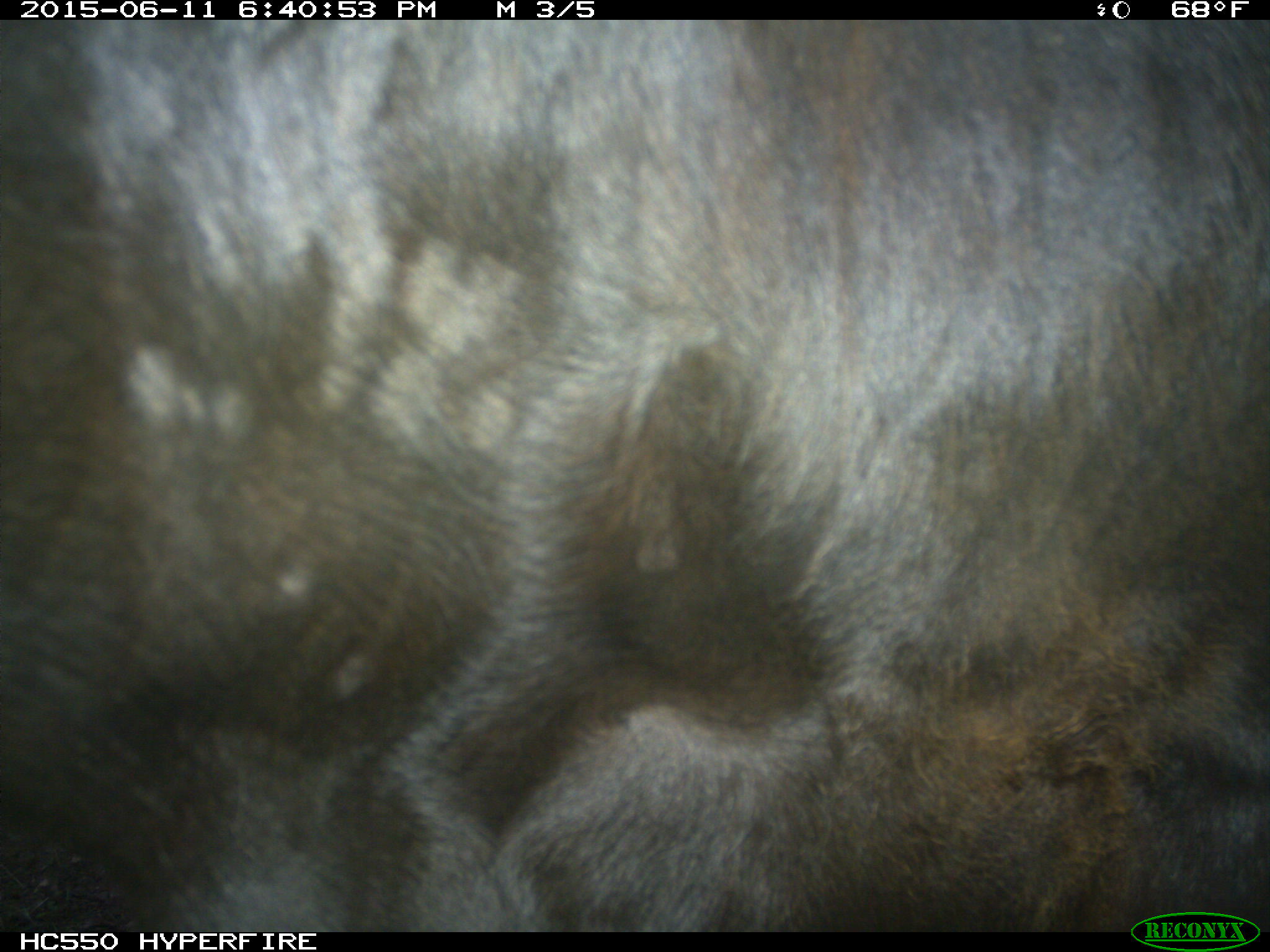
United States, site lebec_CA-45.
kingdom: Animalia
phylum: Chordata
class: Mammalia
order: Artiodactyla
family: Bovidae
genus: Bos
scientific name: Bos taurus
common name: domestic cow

════════════════

* **Instructions for the task**
In the answer, please give only the lines from the line containing "kingdom: Animalia" through the final line of the data, copied exactly.

* **Answer area**
kingdom: Animalia
phylum: Chordata
class: Mammalia
order: Artiodactyla
family: Bovidae
genus: Bos
scientific name: Bos taurus
common name: domestic cow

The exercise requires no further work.